Five people remain in a critical condition after Masood ploughed a car down Westminster Bridge and stormed the Parliamentary estate armed with two blades, fatally knifing Pc Keith Palmer.
More candlelit vigils for the victims are scheduled on Friday in Birmingham and London.
Scotland Yard said Masood - who was shot dead by police - was born in Kent on Christmas Day in 1964.
A spokesman said he was known by a number of different names and research into them was continuing.
After leaving Kent, it is thought he most recently spent time in the West Midlands, with a witness to an armed raid on a flat in Edgbaston saying: "The man from London lived here."
Masood is also thought to have spent periods living in London, Sussex and Luton.
Scotland Yard said he was not the subject of any current investigations before the massacre and there was "no prior intelligence about his intent to mount a terrorist attack".
But he was known to police and MI5 and had convictions for assaults, including GBH, possession of offensive weapons and public order offences.
His victims on Westminster Bridge included a US tourist from Utah who was celebrating his wedding anniversary and a "highly regarded and loved" member of college staff.
Kurt Cochran and his wife Melissa, on the last day of a trip celebrating their 25th anniversary, were visiting her parents, who are serving as Mormon missionaries in London. Mrs Cochran was badly injured.
Aysha Frade, who worked in administration at independent sixth-form school DLD College London, in Westminster, is understood to have been 43 and married with two daughters.
Up to 40 other people were injured in the attack, with casualties including Britons, French children, Romanians, South Koreans, Greeks, and people from Germany, Poland, Ireland, China, Italy and the United States.
Three police officers were hurt, two of them seriously.
Police arrested three women and five men on suspicion of preparing terrorist acts after raids in London and Birmingham.
A house in Carmarthenshire, south west Wales, was also searched, Dyfed-Powys Police said.
A minute's silence was held nationwide on Thursday and crowds later gathered in Trafalgar Square for a candlelit vigil.
Theresa May said Masood was investigated some years ago in relation to concerns about violent extremism but was a "peripheral figure".
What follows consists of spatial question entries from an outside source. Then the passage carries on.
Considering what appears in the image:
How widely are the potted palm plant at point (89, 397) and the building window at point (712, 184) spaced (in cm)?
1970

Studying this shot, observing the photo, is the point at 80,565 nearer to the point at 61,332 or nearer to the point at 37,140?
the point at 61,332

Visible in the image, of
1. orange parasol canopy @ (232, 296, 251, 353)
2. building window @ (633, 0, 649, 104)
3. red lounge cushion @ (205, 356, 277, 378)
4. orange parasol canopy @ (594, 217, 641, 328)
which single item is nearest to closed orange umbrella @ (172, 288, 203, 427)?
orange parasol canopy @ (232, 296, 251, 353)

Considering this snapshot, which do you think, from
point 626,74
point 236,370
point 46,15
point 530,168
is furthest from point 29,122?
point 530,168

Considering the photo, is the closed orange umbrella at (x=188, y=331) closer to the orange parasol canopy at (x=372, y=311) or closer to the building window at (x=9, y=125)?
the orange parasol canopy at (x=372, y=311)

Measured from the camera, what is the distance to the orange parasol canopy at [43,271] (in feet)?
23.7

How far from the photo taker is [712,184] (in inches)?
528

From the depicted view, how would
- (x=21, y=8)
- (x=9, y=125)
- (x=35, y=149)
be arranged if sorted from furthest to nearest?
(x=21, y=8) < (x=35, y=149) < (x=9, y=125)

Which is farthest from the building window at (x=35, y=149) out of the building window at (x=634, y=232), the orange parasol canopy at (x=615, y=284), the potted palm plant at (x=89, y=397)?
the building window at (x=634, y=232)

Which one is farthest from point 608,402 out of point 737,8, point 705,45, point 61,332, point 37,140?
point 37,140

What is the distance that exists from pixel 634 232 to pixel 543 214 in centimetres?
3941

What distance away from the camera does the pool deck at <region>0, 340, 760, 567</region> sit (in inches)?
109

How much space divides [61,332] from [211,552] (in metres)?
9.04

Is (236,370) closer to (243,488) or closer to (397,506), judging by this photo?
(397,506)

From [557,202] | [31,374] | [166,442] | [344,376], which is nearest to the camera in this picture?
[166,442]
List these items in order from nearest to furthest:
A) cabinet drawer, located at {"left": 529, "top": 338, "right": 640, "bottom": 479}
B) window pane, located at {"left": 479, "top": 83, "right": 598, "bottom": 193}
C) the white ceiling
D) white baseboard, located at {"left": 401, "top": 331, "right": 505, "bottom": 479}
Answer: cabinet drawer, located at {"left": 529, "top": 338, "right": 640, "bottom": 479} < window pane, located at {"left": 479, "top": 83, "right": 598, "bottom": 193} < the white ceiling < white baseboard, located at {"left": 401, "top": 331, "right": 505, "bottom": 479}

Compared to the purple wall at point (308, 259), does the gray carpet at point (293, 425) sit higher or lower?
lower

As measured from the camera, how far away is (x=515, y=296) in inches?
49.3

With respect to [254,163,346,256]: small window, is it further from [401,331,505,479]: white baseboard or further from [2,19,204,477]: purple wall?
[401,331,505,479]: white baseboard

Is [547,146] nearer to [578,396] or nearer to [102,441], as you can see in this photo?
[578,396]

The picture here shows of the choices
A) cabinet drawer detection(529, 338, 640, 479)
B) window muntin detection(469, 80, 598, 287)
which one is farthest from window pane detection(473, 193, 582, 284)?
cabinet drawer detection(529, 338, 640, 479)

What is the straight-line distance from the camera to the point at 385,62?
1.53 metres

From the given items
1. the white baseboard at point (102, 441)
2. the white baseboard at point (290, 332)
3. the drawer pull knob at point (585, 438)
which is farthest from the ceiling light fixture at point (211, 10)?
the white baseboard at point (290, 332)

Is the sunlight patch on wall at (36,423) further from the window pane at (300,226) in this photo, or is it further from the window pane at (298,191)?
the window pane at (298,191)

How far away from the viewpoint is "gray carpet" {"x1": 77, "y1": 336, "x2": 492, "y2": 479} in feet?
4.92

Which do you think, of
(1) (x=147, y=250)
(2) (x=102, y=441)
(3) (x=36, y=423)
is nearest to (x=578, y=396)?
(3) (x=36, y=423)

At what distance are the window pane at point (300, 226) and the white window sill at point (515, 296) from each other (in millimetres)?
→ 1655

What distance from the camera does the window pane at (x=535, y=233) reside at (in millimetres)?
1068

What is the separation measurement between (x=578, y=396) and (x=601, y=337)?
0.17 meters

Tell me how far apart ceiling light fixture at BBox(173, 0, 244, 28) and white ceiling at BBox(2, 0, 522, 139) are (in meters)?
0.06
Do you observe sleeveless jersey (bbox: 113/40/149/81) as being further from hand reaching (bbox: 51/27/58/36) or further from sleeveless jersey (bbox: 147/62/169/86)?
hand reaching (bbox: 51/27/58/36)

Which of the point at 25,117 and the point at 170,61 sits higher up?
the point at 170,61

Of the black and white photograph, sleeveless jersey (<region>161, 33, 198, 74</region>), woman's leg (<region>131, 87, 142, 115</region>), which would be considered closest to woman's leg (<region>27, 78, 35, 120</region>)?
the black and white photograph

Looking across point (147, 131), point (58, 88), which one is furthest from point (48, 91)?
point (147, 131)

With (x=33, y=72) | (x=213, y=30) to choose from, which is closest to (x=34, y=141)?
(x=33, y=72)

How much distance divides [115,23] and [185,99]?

Home Secretary Amber Rudd defended the security and intelligence agencies, saying: "The fact that he was known to them doesn't mean that somebody has 24-hour cover."
As police and intelligence agencies mounted a massive investigation to piece together the killer's movements in the lead-up to the attack:
:: The Islamic State terror group claimed in a statement that the attacker was "a soldier of the Islamic State executing the operation in response to calls to target citizens of coalition nations".
:: Commentators pointed out the group had a record of opportunistically claiming attacks and it was significant the statement did not appear to claim it had directed the strike.
:: Carriage Gates, where Pc Palmer and Masood died, was back in use on Thursday evening, although armed police were at the entrance.
:: Roads around the Palace of Westminster, including Parliament Square, also reopened.